Of course, as Siri Hustvedt points out in a perceptive foreword, it’s not only the vision-impaired who fail to see what’s in front of them; we all have a blind spot in our peripheral vision that the brain compensates for. Extending the metaphor, Ms. Hustvedt suggests that the connections in “Blind Spot” may go unnoticed unless the reader commits to looking deeper.
The book is composed of about 160 one- and twopage spreads in which images are matched with commentary — sometimes as little as one or two lines; other times more of a miniessay in multiple paragraphs. Each piece is headed with its location, with Lagos, Berlin, Brooklyn and various towns in Switzerland showing up frequently.
The first image, “Tivoli,” is a lesson in how to read the rest. It seems like an ordinary suburban scene: shadows of trees fall across a road lined by budding shrubs, with a motor home behind. But the lyrical description evokes the melancholy turn of seasons — “at times in spring, even the emotional granaries are depleted” — and likens the branches to neurons.
That philosophical approach elevates a few slightly undistinguished photographs. The recurring imagery of shrouds — car covers, scaffolding and curtains — acquires religious significance. In “Wannsee” a rip in a plastic sheet stands for the hole in Jesus’ side, while a man asleep outside a Lagos church brings to mind the deposition of the body of Christ.
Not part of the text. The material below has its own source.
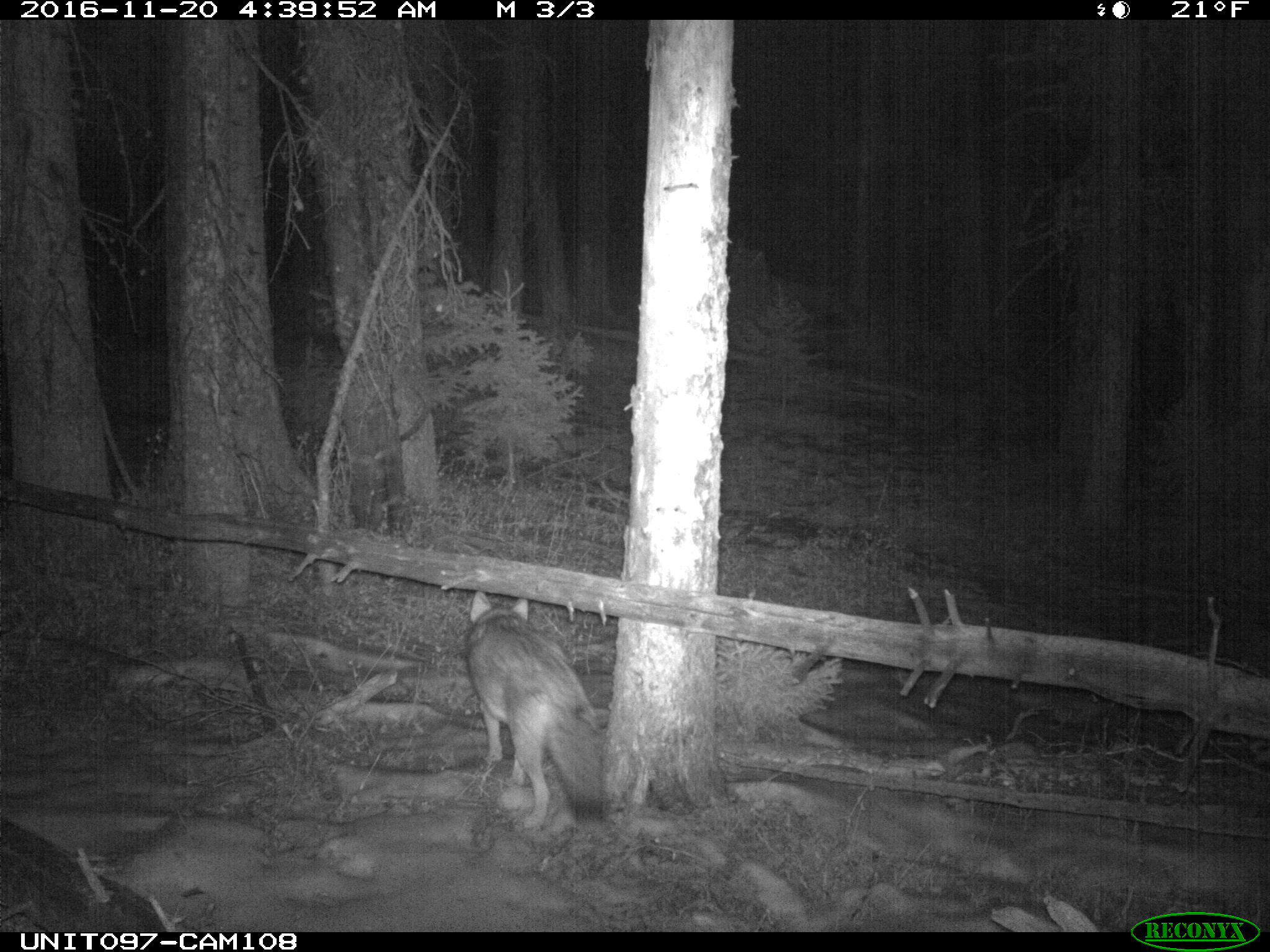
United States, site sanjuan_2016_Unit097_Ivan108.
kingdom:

Several of these images are in conversation with earlier works of art, whether sacred or secular. For example, in Tripoli a caged bird is a reminder of Fabritius’ “The Goldfinch.” Yet the camera also captures the art in everyday scenes: globes for sale in a Zurich shop window, the backs of pedestrians’ heads, or Gucci purses arrayed on a Venice sidewalk.
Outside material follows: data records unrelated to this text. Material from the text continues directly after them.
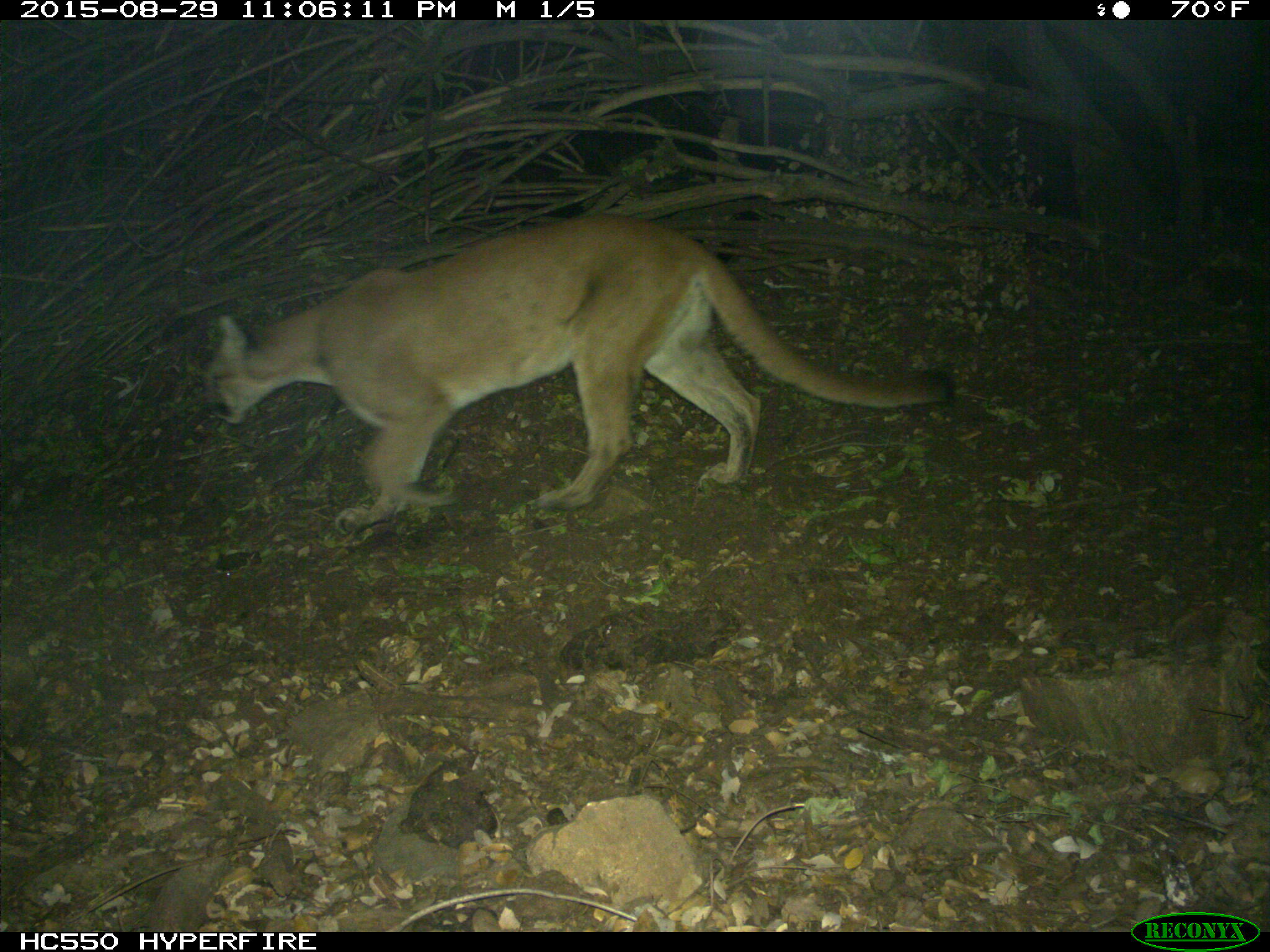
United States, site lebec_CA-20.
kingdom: Animalia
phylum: Chordata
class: Mammalia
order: Carnivora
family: Felidae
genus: Puma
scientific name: Puma concolor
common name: mountain lion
Puma concolor (mountain lion).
“Photography is good at showing neither political detail nor political sweep,” Mr. Cole insists; even when his travels take him to historically charged locations such as Beirut, Ubud (Indonesia) and Selma, he chooses to feature a tree, car or telephone pole and use the text to ponder the place’s significance rather than strain to find an image freighted with meaning.
It is, at times, difficult to spot the relevance of certain photographs that cannot stand alone without captions. Others, though, are striking enough to require no clarifying prose, with tricks of scale or tricks of the light, reflections, shadows and layers providing visual interest.
However, there are also fascinating stories hinted at here, such as a neck tattoo spotted in a Zurich tram. Afterward Mr. Cole looks up the name and date branded onto the woman’s flesh and discovers a tribute to a car crash victim from Phoenix, Ariz., in 2007; the tattoo bearer is presumably one of the two survivors.
This serves as a prime example of memory taking on visual permanence, which is precisely the aim of this hybrid text — no mere collection of tourist snaps, but a poetic reflection on the confines of vision and knowledge.